Impressive Progress : WP2
Results and Evolution
During the very exciting 2023 year, the partners UL, VUA, CUNI, TUD, ICOM and UPC did major contributions towards the work package 2 Conceptual foundations for experiment-driven analytics over extreme data. The first deliverable D2.1 is describing our initial iteration of the architecture and it’s rationale.
The goal of our activities in the first project year has been to provide the initial modelling and language foundations for experiment-driven analytics focusing on both software variability aspects, experiment specification, and context. Our work also provides the foundations for the trustworthiness and traceability layer and the software architecture of the ExtremeXP
framework. The work under this work package is designed to feed all the other technical work packages, i.e., WP3-5 of the ExtremeXP project.
Initially, the partner CUNI led the activities towards experimentation modelling with domain specific modelling languages. They focused on the development of the foundational and novel meta-models and the associated domain specific modelling language (DSML) describing the experimentation process for optimizing complex analytics.
The DSML (defined with Eclipse EMF) which is under development allows the specification of different variants of a complex analytics process to be mapped to a user-specified intent and context. Such variants include different datasets/data sources, the flow of complex analytics tasks (visualization, simulation, ML), deployment options, algorithms, models, hyper-parameters. It also allows the specification of key metrics of experiment properties (e.g., time, resources, model accuracy) and their hypothesized difference that allows for their evaluation, comparison, planning and re-planning at runtime. The language developed in this task will be used by the experimentation engine andthe monitoring facilities, to be further developed under WP5.
The partner UL led the activity of semantic context representation and probabilistic meta-analysis. A paper was presented at the European Conference on Machine Learning and Principles and Practice of Knowledge Discovery in Databases in Turin, Italy. Essentially, what is developed is our initial probabilistic Markov Decision Processes and Bayesian Network models that are designed to complement the meta-model. Focus was given on the solution to provide assurances, options ranking, and verification of ExtremeXP configurations. This way, we establish association rules between users and configurations. This work will further be used by the Adaptive Experiment Planning to be developed under WP5, the formalism for specifying user intents and the models that will be used under WP4.
The partner TUD led the activity on traceability and trustworthiness for experiment-driven analytics. Here, the aim was to register access to data and their contextual circumstances that drive the permit or deny decision to access requests to data and knowledge artefacts, even across organizational boundaries. This work builds on the ABAC model and it designs and extends an attribute-based access control mechanism based on smart contracts provisioning over a private and permissioned blockchain. Moreover, a Non-Fungible Token (NFT)-based dataset provenance mechanism is under development which will be used for transparently, immutably, and uniquely ‘tagging’ with metadata the datasets used for experiment-driven analytics. The outcome of this work will be integrated to the framework’s holistic data and knowledge management and lifecycle support to be developed under WP5.

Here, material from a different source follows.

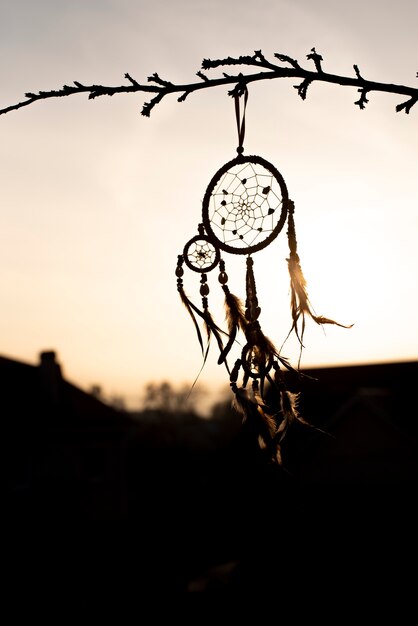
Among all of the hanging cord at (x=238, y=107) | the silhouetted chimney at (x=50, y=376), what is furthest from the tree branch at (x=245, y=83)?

Finally, VUA led the activity on the software and reference architecture for complex experiment-driven analytics. Our initial architecture design contains structural and behavioural diagrams. It is comprised of several independent, self-contained, and elastic components that can be used to store knowledge assets from experiments, collect evaluation data including user feedback, plan experiments, and enact them (either locally or on remote systems) using virtualized resources and serverless functions. It supports scheduling and running several experiment variants (alternative configurations of a complex analytics process) in parallel.

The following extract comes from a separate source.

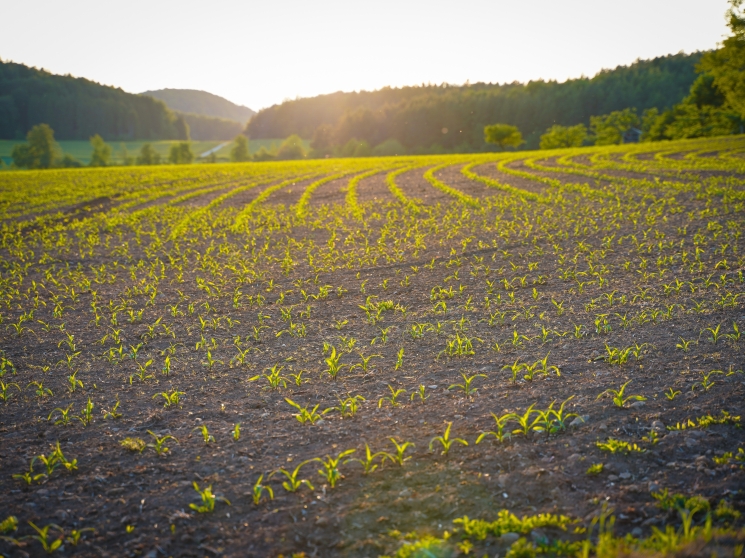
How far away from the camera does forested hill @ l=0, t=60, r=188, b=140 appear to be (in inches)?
4594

The core services of the framework will be implemented in WP5. The architecture provides interfaces between the different support services, i.e., data, algorithm, model, and feature selection services of WP3 and explainability, visualization, and human-in the loop services of WP4, to the Adaptive Experiment Planning module. All in all, the work under WP2 intended to provide a clear focus and vision to all the other project work packages.